> [所给文本]
^^^^^^^^
PyTorch - 常见神经网络

文章目录

    • LeNet
    • AlexNet
      • Dropout
      • AlexNet 网络结构
      • torchvision中的AlexNet的实现
    • ZFNet
    • VGG-Nets
      • VGG 各网络
      • VGG-16 网络结构
    • GoogLeNet
      • 代码实现
    • ResNet
    • DenseNet
    • RNN
    • LSTM
    • GRU


LeNet

  • 1998年,由 LeCun 提出
  • 用于手写数字识别任务
  • 只有5层结构;目前看来不输入深度学习网络;但是是基本确定了卷积NN的基本架构:卷积层、池化层、全连接层;
  • 很多CNN仍然沿用这个架构,在其上做了创新,如 AlexNet, ZF-Net, VGG-Nets, DenseNet
  • 较简单,所以 torchvision 中没有收留此模型

LeNet 网络结构

  • 输入:1 x 28 x 28 灰度图
  • 第1个卷积层:20个 5x5 卷积核,stride=1;结果为 20 x 24 x 24;
  • 第1个池化层:核大小为 2x2 的 Max-Pooling,stride = 2;池化后,尺寸减半,结果为 20 x 12 x 12;
  • 第2个卷积层:50个5x5的卷积核,stride=1,结果为:50x8x8;
  • 第2个池化层:核大小为 2x2 的 Max-Pooling,stride = 2;池化后,尺寸减半,结果为 50 x 4 x 4;
  • 第1个全连接层:500个神经元;输出维度为 50x4x4;结果接入 ReLU 激活函数,增加非线性能力。
  • 第2个全连接层:10个神经元;输出到 softmax 函数中,计算每个类别的得分值,完成分类;

LeNet-5 网络结构
LeNet-5由七层组成(不包括输入层),每一层都包含可训练权重。
PyTorch - 常见神经网络_第1张图片


LeNet 代码实现

import torch
import torch.nn as nn
import torch.nn.functional as F
import matplotlib.pyplot as plt
class LeNet(nn.Module):
    def __init__(self):
        super().__init__()
        self.conv1 = nn.Conv2d(1, 20, kernal_size=(5, 5), stride=1)
        self.pool1 = nn.MaxPool2d(2)
        self.conv2 = nn.Conv2d(20, 50, kernel_size=(5, 5), stride=1)
        self.pool2 = nn.MaxPool2d(2)
^^^^^^^^
> [所给材料]
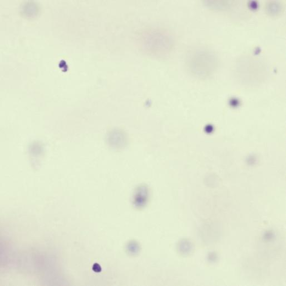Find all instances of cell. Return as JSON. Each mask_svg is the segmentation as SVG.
<instances>
[{
  "instance_id": "obj_2",
  "label": "cell",
  "mask_w": 286,
  "mask_h": 286,
  "mask_svg": "<svg viewBox=\"0 0 286 286\" xmlns=\"http://www.w3.org/2000/svg\"><path fill=\"white\" fill-rule=\"evenodd\" d=\"M266 10L269 15L272 16H277L282 14L283 9L281 4L276 2H271L266 5Z\"/></svg>"
},
{
  "instance_id": "obj_1",
  "label": "cell",
  "mask_w": 286,
  "mask_h": 286,
  "mask_svg": "<svg viewBox=\"0 0 286 286\" xmlns=\"http://www.w3.org/2000/svg\"><path fill=\"white\" fill-rule=\"evenodd\" d=\"M195 54L193 64L197 63L194 68V69L197 68L196 72L201 76H208L215 72L218 65V60L215 54L210 52Z\"/></svg>"
}]
</instances>
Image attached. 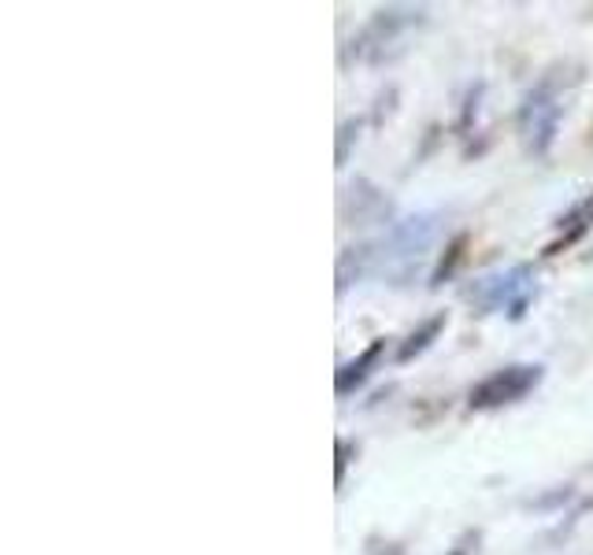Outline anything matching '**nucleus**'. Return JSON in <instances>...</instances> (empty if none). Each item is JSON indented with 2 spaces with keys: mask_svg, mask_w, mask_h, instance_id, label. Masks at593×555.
I'll list each match as a JSON object with an SVG mask.
<instances>
[{
  "mask_svg": "<svg viewBox=\"0 0 593 555\" xmlns=\"http://www.w3.org/2000/svg\"><path fill=\"white\" fill-rule=\"evenodd\" d=\"M342 211H345V219H349L353 226H356V222L363 226V222H382V219H386L390 215V200L382 197L371 182H356L349 189V197H345Z\"/></svg>",
  "mask_w": 593,
  "mask_h": 555,
  "instance_id": "423d86ee",
  "label": "nucleus"
},
{
  "mask_svg": "<svg viewBox=\"0 0 593 555\" xmlns=\"http://www.w3.org/2000/svg\"><path fill=\"white\" fill-rule=\"evenodd\" d=\"M560 89H556V78L545 74L538 86L527 92L523 104H519V134H523V145L531 148L534 156H545L556 141V126H560Z\"/></svg>",
  "mask_w": 593,
  "mask_h": 555,
  "instance_id": "7ed1b4c3",
  "label": "nucleus"
},
{
  "mask_svg": "<svg viewBox=\"0 0 593 555\" xmlns=\"http://www.w3.org/2000/svg\"><path fill=\"white\" fill-rule=\"evenodd\" d=\"M442 330H445V311H442V314H434V319H427L423 326L408 333L405 345L397 348V363H408V359H416L419 351L431 348V345H434V337H437V333H442Z\"/></svg>",
  "mask_w": 593,
  "mask_h": 555,
  "instance_id": "6e6552de",
  "label": "nucleus"
},
{
  "mask_svg": "<svg viewBox=\"0 0 593 555\" xmlns=\"http://www.w3.org/2000/svg\"><path fill=\"white\" fill-rule=\"evenodd\" d=\"M434 237H437V215H431V211L400 219L386 230V237L379 245H371L375 248V267H382V271L394 278H408L412 267L427 256V248L434 245Z\"/></svg>",
  "mask_w": 593,
  "mask_h": 555,
  "instance_id": "f257e3e1",
  "label": "nucleus"
},
{
  "mask_svg": "<svg viewBox=\"0 0 593 555\" xmlns=\"http://www.w3.org/2000/svg\"><path fill=\"white\" fill-rule=\"evenodd\" d=\"M368 555H405V548L394 541H368Z\"/></svg>",
  "mask_w": 593,
  "mask_h": 555,
  "instance_id": "9d476101",
  "label": "nucleus"
},
{
  "mask_svg": "<svg viewBox=\"0 0 593 555\" xmlns=\"http://www.w3.org/2000/svg\"><path fill=\"white\" fill-rule=\"evenodd\" d=\"M356 134H360V123H356V119L342 126V137H337V166H345V160H349V141Z\"/></svg>",
  "mask_w": 593,
  "mask_h": 555,
  "instance_id": "1a4fd4ad",
  "label": "nucleus"
},
{
  "mask_svg": "<svg viewBox=\"0 0 593 555\" xmlns=\"http://www.w3.org/2000/svg\"><path fill=\"white\" fill-rule=\"evenodd\" d=\"M542 378H545V367H538V363L501 367V370L486 374L479 385L471 388V407H479V411H490V407L516 404V400H523L531 388H538Z\"/></svg>",
  "mask_w": 593,
  "mask_h": 555,
  "instance_id": "20e7f679",
  "label": "nucleus"
},
{
  "mask_svg": "<svg viewBox=\"0 0 593 555\" xmlns=\"http://www.w3.org/2000/svg\"><path fill=\"white\" fill-rule=\"evenodd\" d=\"M464 296L474 304L479 311H508L512 319L527 311V304H531L534 296V271L527 263L519 267H508V271H494L486 278H479V282L471 285V289H464Z\"/></svg>",
  "mask_w": 593,
  "mask_h": 555,
  "instance_id": "f03ea898",
  "label": "nucleus"
},
{
  "mask_svg": "<svg viewBox=\"0 0 593 555\" xmlns=\"http://www.w3.org/2000/svg\"><path fill=\"white\" fill-rule=\"evenodd\" d=\"M423 23V12L419 8H390V12H379L363 26V34L353 41V49L360 60H371V63H382L390 55V45H397L412 26Z\"/></svg>",
  "mask_w": 593,
  "mask_h": 555,
  "instance_id": "39448f33",
  "label": "nucleus"
},
{
  "mask_svg": "<svg viewBox=\"0 0 593 555\" xmlns=\"http://www.w3.org/2000/svg\"><path fill=\"white\" fill-rule=\"evenodd\" d=\"M382 351H386V341H375L368 351H360V356L353 359V363H345L342 370H337V378H334V388H337V396H349L356 393L363 382L371 378V370H375V363L382 359Z\"/></svg>",
  "mask_w": 593,
  "mask_h": 555,
  "instance_id": "0eeeda50",
  "label": "nucleus"
}]
</instances>
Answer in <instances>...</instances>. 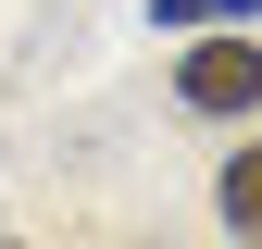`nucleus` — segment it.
<instances>
[{
	"label": "nucleus",
	"mask_w": 262,
	"mask_h": 249,
	"mask_svg": "<svg viewBox=\"0 0 262 249\" xmlns=\"http://www.w3.org/2000/svg\"><path fill=\"white\" fill-rule=\"evenodd\" d=\"M237 13H262V0H237Z\"/></svg>",
	"instance_id": "7ed1b4c3"
},
{
	"label": "nucleus",
	"mask_w": 262,
	"mask_h": 249,
	"mask_svg": "<svg viewBox=\"0 0 262 249\" xmlns=\"http://www.w3.org/2000/svg\"><path fill=\"white\" fill-rule=\"evenodd\" d=\"M175 100H187V112H250V100H262V50H250V38H200V50L175 62Z\"/></svg>",
	"instance_id": "f257e3e1"
},
{
	"label": "nucleus",
	"mask_w": 262,
	"mask_h": 249,
	"mask_svg": "<svg viewBox=\"0 0 262 249\" xmlns=\"http://www.w3.org/2000/svg\"><path fill=\"white\" fill-rule=\"evenodd\" d=\"M225 225L262 237V150H237V162H225Z\"/></svg>",
	"instance_id": "f03ea898"
}]
</instances>
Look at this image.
^^^^^^^^
> [问题 A] PyTorch 常见神经网络一文提到，很多 CNN 沿用了 LeNet 的架构并在其上做了创新。列出文中举出的这些网络。
> [问题 B] 请返回 PyTorch 常见神经网络一文中从“self.conv1 = nn.Conv2d(1, 20, kernal_size=(5, 5), stride=1)”到“self.pool2 = nn.MaxPool2d(2)”的那一段原文。
> [问题 C] 从 PyTorch 常见神经网络一文最后显示的内容之后续写下去。
这些材料与 PyTorch 常见神经网络一文无关。

> [输出结果 A] AlexNet、ZF-Net、VGG-Nets、DenseNet

> [输出结果 B]
self.conv1 = nn.Conv2d(1, 20, kernal_size=(5, 5), stride=1)
        self.pool1 = nn.MaxPool2d(2)
        self.conv2 = nn.Conv2d(20, 50, kernel_size=(5, 5), stride=1)
        self.pool2 = nn.MaxPool2d(2)

> [输出结果 C]
        
        self.fc1 = nn.Linear(800, 500)
        self.relu1 = nn.ReLU()
        self.fc2 = nn.Linear()
        self.relu2 = nn.ReLU()
        
    def forward(self, x):
        x = self.pool1(self.conv1(x))
        x = self.pool2(self.conv2(x))
        x = self.relu1(self.fc1(x.view(-1, 800)))
        x = self.relu2(self.fc2(x))
        return F.log_softmax(x)
        

AlexNet

  • 2012年,ImageNet 竞赛冠军获得者 Hinton 和其学生 Alex Krizhevsky 设计。
  • 论文:ImageNet Classification with Deep Convolutional Neural Networks
    https://proceedings.neurips.cc/paper/2012/file/c399862d3b9d6b76c8436e924a68c45b-Paper.pdf

相比 LeNet 的优点:

  • 网络结构更深,学习能力增强
    前五层都是卷积层,后三层为全连接层;使用 softmax 函数完成了 1000个类别的多分类任务;
  • 使用了数据增强,增加了模型的泛化能力
    数据增强方式:随机裁剪、旋转角度、变换图片亮度等
  • 引入了 DropOut,避免过拟合
    引入机器学习集成算法的思想,让FC的神经元以一定的概率失活(常用概率:50%),失活的神经元不参与前向传播和反向传播;经过 dropout 后,使用输出值除以失活概率以突出被选中的神经元。
  • 引入局部响应归一化处理 LRN

其他特点

  • 相比 LeNet 拥有更多卷积层,但结构和流程没有变化;受当时 GPU 设备限制,采用双 GPU 设备并行训练;
  • LRN: Local Response Normalization,局部响应归一化


Dropout

a = torch.Tensor([[1, 2, 3, 4], [5, 6, 7, 8]])
b = nn.Dropout(0.5)
b(a)
'''
tensor([[ 0.,  0.,  0.,  8.],
        [10., 12., 14., 16.]])
'''

AlexNet 网络结构


torchvision中的AlexNet的实现

参考:https://blog.csdn.net/pengchengliu/article/details/108909195

import torch
import torch.nn as nn
from .utils import load_state_dict_from_url
 
 
__all__ = ['AlexNet', 'alexnet']
 
 
model_urls = {
    'alexnet': 'https://download.pytorch.org/models/alexnet-owt-4df8aa71.pth',
}
 
 
class AlexNet(nn.Module):
 
    def __init__(self, num_classes=1000):
        super(AlexNet, self).__init__()
        self.features = nn.Sequential(
            #conv1
            nn.Conv2d(3, 64, kernel_size=11, stride=4, padding=2),  # 3表示输入的图像是3通道的。64表示输出通道数,也就是卷积核的数量。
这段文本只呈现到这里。